The Egg eggfish goldfish is an enjoyable pet and can easily be taught tricks. Their playful nature and energetic energy are impressive; their slower movements than most other breeds make them great tank mates for other fish such as common goldfish, Ranchu, and Lionheads, as well as invertebrates like giant snails; however, they should not be kept with shrimp or crayfish which may be too small and aggressive for these slow-moving egg fish species.

Egg Fish Goldfish require a diet rich in proteins and low in carbohydrates. Their tank water should have a neutral pH level with ammonia/nitrite levels below 20 ppm, regular day/night lighting cycles, and filter systems to keep it clean.

Since these fish are vulnerable to fungus, their tank must be free of debris or buildup. Utilizing an aeration device like an air stone or spray bar in the tank will help break up any scum that accumulates and keep oxygen flowing throughout. Furthermore, using a hand towel on its surface may also prove effective at eliminating any unsightly spots on the water surface.

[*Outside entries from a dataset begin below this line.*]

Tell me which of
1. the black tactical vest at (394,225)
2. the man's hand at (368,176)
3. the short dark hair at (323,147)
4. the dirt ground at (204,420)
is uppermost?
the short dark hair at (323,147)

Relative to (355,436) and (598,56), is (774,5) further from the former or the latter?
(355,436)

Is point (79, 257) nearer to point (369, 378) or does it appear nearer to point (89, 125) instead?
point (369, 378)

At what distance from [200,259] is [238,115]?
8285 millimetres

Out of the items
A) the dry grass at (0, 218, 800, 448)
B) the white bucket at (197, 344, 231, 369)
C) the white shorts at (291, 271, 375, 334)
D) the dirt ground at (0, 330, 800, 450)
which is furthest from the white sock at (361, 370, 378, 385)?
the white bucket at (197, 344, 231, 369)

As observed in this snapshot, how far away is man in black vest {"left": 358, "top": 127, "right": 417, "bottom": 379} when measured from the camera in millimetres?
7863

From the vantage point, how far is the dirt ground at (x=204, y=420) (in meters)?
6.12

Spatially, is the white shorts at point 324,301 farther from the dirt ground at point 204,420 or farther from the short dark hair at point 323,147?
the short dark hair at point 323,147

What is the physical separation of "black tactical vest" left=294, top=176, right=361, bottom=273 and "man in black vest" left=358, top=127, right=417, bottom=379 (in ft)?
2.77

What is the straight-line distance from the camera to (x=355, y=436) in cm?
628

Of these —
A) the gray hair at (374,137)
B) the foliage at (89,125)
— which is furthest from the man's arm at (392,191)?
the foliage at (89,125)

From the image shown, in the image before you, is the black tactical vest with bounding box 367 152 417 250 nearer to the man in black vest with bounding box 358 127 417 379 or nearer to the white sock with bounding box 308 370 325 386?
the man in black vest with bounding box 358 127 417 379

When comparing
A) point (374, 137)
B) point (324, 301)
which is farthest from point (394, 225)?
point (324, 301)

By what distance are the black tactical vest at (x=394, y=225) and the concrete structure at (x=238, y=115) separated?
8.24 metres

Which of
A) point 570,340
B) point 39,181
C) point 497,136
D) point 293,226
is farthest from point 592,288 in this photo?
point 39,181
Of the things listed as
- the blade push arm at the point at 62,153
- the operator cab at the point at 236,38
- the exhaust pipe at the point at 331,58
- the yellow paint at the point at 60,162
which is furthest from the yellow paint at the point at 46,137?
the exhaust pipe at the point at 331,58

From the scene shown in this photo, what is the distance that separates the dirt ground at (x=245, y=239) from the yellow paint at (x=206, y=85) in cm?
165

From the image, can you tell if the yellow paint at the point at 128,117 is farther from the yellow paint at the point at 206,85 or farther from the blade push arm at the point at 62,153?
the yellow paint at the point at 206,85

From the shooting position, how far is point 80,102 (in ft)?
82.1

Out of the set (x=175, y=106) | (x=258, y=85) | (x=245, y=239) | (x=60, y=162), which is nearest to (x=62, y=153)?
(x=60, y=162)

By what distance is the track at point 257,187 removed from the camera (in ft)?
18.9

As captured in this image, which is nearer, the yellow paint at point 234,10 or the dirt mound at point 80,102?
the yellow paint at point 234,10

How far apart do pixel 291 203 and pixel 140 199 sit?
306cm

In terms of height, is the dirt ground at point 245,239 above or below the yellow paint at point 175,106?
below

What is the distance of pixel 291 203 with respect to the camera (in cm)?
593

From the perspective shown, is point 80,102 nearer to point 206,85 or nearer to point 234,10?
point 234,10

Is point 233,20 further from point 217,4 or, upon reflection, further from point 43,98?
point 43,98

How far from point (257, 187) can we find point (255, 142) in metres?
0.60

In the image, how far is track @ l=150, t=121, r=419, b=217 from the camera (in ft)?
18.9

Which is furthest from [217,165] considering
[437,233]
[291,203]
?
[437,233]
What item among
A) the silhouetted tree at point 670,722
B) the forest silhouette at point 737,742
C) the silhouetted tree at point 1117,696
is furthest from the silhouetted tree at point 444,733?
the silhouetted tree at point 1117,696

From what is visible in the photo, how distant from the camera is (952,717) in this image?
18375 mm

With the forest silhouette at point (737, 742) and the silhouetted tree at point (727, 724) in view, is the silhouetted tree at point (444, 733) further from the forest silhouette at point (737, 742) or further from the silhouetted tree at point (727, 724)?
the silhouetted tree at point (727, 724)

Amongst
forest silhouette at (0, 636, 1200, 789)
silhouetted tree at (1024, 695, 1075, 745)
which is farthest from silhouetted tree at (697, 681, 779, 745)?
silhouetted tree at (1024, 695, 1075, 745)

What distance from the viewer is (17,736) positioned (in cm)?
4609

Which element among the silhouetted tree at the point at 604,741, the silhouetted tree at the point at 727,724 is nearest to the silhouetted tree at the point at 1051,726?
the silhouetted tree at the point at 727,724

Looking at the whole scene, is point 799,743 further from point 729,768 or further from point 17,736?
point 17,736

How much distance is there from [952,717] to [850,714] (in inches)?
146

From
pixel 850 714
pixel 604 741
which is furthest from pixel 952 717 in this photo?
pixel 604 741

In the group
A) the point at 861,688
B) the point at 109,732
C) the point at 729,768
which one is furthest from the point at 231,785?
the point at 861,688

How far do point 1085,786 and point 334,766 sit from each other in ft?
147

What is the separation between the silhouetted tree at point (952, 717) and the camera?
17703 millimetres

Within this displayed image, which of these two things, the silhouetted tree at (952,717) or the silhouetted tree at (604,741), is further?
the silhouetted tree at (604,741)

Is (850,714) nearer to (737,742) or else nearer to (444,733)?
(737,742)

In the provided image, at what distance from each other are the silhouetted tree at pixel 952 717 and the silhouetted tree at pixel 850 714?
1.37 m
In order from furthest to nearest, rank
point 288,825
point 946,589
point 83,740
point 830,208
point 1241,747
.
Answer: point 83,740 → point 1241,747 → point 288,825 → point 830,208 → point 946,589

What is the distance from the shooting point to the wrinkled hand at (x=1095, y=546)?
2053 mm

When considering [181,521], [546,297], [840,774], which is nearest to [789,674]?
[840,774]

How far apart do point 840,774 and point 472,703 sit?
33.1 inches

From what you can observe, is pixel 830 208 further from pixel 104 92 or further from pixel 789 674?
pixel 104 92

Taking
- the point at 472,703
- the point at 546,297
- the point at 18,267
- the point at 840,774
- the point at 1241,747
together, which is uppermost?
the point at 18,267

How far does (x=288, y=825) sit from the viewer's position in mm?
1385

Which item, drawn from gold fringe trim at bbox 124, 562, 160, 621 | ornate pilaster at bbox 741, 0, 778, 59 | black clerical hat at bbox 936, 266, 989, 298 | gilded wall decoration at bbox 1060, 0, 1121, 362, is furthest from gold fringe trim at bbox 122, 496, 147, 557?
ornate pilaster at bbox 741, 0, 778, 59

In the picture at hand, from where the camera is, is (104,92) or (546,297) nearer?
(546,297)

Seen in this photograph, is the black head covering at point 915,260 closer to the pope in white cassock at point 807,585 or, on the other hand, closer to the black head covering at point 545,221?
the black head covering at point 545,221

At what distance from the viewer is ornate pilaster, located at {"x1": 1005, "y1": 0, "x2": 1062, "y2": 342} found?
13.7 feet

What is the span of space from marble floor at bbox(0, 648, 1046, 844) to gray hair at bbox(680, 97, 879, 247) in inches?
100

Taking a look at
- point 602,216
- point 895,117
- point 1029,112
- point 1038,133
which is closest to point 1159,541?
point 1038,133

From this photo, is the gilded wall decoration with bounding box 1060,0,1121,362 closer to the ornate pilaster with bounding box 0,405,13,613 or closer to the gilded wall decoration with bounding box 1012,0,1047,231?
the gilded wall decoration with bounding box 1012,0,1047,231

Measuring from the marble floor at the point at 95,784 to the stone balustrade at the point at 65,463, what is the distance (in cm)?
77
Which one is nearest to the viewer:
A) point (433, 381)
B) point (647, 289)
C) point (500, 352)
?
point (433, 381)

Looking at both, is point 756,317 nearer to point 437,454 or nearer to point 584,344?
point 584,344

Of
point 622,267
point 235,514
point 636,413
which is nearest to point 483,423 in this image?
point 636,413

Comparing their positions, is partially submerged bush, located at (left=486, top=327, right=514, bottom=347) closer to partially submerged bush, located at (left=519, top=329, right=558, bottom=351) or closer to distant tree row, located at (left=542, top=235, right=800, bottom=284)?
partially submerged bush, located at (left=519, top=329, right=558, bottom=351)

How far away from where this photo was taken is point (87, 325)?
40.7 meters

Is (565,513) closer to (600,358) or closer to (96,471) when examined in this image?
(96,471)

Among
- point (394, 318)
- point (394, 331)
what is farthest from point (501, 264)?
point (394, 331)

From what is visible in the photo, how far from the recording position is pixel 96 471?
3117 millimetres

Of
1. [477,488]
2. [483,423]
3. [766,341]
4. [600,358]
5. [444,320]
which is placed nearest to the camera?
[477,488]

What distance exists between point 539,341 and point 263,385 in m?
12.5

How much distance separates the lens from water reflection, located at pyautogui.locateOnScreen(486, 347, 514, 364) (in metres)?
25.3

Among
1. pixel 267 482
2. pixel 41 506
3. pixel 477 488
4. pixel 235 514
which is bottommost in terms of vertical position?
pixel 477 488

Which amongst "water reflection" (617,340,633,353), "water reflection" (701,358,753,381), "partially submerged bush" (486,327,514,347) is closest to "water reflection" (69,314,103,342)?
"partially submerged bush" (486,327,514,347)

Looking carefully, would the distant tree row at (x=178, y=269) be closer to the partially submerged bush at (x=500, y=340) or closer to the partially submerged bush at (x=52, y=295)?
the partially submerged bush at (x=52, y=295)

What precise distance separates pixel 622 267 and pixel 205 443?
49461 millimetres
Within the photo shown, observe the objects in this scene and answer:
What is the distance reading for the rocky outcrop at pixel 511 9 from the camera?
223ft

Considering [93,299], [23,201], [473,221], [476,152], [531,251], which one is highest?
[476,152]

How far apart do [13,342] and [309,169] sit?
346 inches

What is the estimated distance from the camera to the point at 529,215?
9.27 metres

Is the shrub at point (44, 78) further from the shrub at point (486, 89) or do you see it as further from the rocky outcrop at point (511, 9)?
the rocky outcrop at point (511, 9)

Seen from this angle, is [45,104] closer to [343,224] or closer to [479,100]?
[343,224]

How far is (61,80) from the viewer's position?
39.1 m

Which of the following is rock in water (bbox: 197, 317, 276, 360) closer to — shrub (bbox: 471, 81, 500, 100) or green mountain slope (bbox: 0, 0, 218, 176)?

Boiled eggs make an easy treat for these fish and are easy to prepare. Just place an egg in a saucepan and bring to a boil before putting in cold water to cool. After it has been set, peel and split in half; both halves can then be fed separately or combined into a crumbly texture for them to nibble on.

Boiled eggs provide excellent sources of nutrients but should never be fed as an alternative to fish pellets or flakes, as most fish species require for digestion. Use cautious monitoring to identify any issues early and be aware that any potential problems with digestion could arise.